TEXTE SOURCE:

By Khalil Kamara Après avoir rendu le tablier, l’année dernière du Conseil Supérieur de la magistrature, Ibrahima Deme démissionne de la Magistrature.
» Il apparaît ainsi évident, que l’institution constitutionnelle chargée de garantir l’indépendance de la justice, qui était certes à parfaire, est désormais dépouillée de toutes ses prérogatives. Dans ces conditions, il s’avère impossible, d’exercer ma mission dans toute sa plénitude; c’est-à-dire, de veiller au respect du statut des magistrats, en réunion du Conseil. C’est pourquoi, après en avoir informé mon collège, qui regroupe la majorité des magistrats, je suis au regret de vous demander, de bien vouloir prendre acte de ma démission du Conseil Supérieur de la Magistrature » , s’était-il justifié, dans une lettre adressée au président Macky Sall, lorsqu’il démissionnait du Conseil supérieur de la magistrature.
Son combat pour l’indépendance de la justice se poursuit avec cette autre démission qui vient encore réconforter cette thèse de la » fragilité de la justice, une justice qui, selon M. Deme, est » livrée à elle-même; c’est une justice perdue et expose le pays en détresse » .
Voici l’intégralité de sa lettre de démission
Mes chers compatriotes,
Il y a un peu plus d’un an, je démissionnais du Conseil Supérieur de la Magistrature pour dénoncer l’instrumentalisation de cette institution par l’exécutif.
Depuis lors, la magistrature est de plus en plus fragilisée, voire malmenée de l’intérieur comme de l’extérieur. Il en est résulté une crise sans précédent de la justice qui a perdu sa crédibilité et son autorité.
Aujourd’hui, elle ne joue plus son rôle de gardienne des libertés individuelles, de régulateur social et d’équilibre des pouvoirs.
Je démissionne d’une magistrature qui a démissionné.
Cependant, je ne capitule point, car je resterai indéfectiblement attaché au combat pour l’indépendance de la justice, indispensable pour la survie de notre nation et de notre démocratie. Ce combat ne saurait en effet être celui des seuls magistrats.
Il faut néanmoins souligner que le naufrage de la justice, c’est non seulement un manquement du Président de la République à son obligation constitutionnelle de garantir l’indépendance de cette institution ; mais c’est avant tout la responsabilité d’une importante partie de la hiérarchie judiciaire qui a distillé dans le corps, une culture de soumission qui a progressivement remplacé une longue culture d’honneur, de dignité et d’indépendance.

ÉNONCÉ 1:
Reproduisez à l'identique le passage de l'article sur la démission d'Ibrahima Deme, depuis les mots « Son combat pour » jusqu'aux mots « et son autorité. » inclus.
ÉNONCÉ 2:
Dans l'article sur la démission d'Ibrahima Deme, quels sont tous les rôles que la justice, selon la lettre, ne joue plus aujourd'hui ?
ÉNONCÉ 3:
Rédigez la suite de l'article sur la démission d'Ibrahima Deme, en prenant le relais après sa dernière phrase.

(Relevés de questions de raisonnement spatial)
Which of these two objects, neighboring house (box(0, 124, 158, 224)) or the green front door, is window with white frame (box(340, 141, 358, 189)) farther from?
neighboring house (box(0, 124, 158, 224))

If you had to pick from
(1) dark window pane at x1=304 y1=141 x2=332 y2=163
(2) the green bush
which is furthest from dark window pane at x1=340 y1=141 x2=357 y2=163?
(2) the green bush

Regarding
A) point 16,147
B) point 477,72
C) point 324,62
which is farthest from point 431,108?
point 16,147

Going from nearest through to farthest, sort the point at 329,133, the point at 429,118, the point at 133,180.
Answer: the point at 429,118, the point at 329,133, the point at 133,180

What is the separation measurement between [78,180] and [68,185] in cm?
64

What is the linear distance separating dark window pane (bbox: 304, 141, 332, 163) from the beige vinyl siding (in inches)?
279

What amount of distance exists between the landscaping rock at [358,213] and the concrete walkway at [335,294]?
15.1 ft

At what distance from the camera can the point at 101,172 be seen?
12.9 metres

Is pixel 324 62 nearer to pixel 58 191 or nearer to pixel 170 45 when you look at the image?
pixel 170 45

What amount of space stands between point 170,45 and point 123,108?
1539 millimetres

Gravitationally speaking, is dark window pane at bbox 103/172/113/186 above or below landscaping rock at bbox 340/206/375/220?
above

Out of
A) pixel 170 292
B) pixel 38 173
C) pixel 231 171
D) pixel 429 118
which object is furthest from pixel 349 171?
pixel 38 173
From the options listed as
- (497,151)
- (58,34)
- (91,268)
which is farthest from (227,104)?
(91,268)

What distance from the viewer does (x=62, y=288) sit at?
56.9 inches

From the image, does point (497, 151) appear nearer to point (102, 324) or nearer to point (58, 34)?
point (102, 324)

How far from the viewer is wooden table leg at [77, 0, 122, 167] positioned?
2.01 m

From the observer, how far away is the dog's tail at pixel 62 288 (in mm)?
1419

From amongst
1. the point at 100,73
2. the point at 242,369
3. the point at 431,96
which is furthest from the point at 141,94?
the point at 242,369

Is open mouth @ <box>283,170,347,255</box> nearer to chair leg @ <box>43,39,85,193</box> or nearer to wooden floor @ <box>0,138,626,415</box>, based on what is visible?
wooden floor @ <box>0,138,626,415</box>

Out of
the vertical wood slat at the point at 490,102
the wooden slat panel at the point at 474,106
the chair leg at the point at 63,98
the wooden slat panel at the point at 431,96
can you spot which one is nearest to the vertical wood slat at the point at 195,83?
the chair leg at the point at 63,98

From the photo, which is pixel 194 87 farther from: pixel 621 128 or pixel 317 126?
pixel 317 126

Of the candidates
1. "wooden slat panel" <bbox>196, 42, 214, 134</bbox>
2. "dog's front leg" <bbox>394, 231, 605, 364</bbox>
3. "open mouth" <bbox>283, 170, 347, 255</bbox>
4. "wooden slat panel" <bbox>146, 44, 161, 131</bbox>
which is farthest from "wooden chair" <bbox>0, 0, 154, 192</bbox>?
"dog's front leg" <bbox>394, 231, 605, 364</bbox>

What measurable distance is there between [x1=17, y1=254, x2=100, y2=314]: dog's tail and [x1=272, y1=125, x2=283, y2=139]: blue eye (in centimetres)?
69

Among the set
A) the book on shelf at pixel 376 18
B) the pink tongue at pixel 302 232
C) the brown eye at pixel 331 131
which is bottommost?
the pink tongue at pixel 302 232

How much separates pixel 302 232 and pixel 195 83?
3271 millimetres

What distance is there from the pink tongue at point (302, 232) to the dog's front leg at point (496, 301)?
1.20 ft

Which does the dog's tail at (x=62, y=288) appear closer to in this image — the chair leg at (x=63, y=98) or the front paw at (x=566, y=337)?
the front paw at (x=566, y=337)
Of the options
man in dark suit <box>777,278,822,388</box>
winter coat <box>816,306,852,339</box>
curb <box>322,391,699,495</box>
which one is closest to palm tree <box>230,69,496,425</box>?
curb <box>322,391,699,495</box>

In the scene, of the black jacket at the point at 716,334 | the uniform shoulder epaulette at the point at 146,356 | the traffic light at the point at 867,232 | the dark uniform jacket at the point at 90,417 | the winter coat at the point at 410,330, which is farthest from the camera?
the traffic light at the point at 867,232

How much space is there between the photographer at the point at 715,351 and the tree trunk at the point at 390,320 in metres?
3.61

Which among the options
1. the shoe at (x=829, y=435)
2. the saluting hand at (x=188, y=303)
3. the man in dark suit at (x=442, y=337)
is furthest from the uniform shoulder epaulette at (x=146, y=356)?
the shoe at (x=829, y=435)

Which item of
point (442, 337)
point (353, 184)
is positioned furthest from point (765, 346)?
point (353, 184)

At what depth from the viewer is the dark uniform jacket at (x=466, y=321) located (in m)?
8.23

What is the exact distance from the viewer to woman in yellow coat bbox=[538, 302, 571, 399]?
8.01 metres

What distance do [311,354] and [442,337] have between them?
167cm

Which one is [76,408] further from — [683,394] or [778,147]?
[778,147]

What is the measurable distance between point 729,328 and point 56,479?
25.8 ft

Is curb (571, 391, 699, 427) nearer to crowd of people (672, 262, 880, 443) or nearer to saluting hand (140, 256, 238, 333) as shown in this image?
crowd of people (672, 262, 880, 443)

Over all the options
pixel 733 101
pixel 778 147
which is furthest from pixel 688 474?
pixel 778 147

RÉSULTAT OBTENU 1:
Son combat pour l’indépendance de la justice se poursuit avec cette autre démission qui vient encore réconforter cette thèse de la » fragilité de la justice, une justice qui, selon M. Deme, est » livrée à elle-même; c’est une justice perdue et expose le pays en détresse » .
Voici l’intégralité de sa lettre de démission
Mes chers compatriotes,
Il y a un peu plus d’un an, je démissionnais du Conseil Supérieur de la Magistrature pour dénoncer l’instrumentalisation de cette institution par l’exécutif.
Depuis lors, la magistrature est de plus en plus fragilisée, voire malmenée de l’intérieur comme de l’extérieur. Il en est résulté une crise sans précédent de la justice qui a perdu sa crédibilité et son autorité.

RÉSULTAT OBTENU 2:
- gardienne des libertés individuelles
- régulateur social
- équilibre des pouvoirs

RÉSULTAT OBTENU 3:
Mais, au-delà de la justice, c’est tout le pays qui est en détresse.
Les sénégalais sont fatigués.
En effet, aucun secteur de l’économie nationale n’est actuellement épargné par la précarité.
Les sénégalais sont écrasés par le coût élevé de la vie, le chômage chronique et sont obligés de subir l’insécurité, l’indiscipline, la corruption et l’insalubrité.
Toutefois, la plus grave crise qui frappe actuellement notre société est une crise morale. Nos valeurs cardinales de dignité, d’honneur, de probité et de loyauté sont presque abandonnées au détriment du reniement, du non-respect de la parole donnée, de la trahison, du mensonge etc. qui sont cultivés par les plus hautes autorités et ce, dans la plus grande indifférence.
Les fonctionnaires qui jadis, étaient fiers et jaloux de leurs valeurs de neutralité, de désintéressement et soucieux de l’intérêt général sont désormais contraints d’adopter une honteuse posture partisane et politicienne qui est la seule permettant d’accéder ou de conserver des postes de responsabilité. Et, ceux qui refusent d’adopter un tel comportement, sont malgré leur compétence et leur probité, marginalisés et perdent de ce fait, toute motivation indispensable à la bonne marche du service public. La politique politicienne et les intérêts privés, ont désormais pris le dessus sur les intérêts supérieurs de la nation, de sorte que ceux qui décident ne savent pas et ceux qui savent ne décident pas.
En lieu et place d’une gestion transparente, sobre et vertueuse promise, on constate une gouvernance folklorique, clientéliste, népotiste, gabegique et laxiste. Nos maigres ressources de pays pauvre et très endetté sont dilapidées à des seules fins politiciennes. Nos libertés publiques, durement acquises depuis des décennies, sont désormais devenues conditionnelles. La démocratie et la bonne gouvernance ne sont plus qu’un leurre.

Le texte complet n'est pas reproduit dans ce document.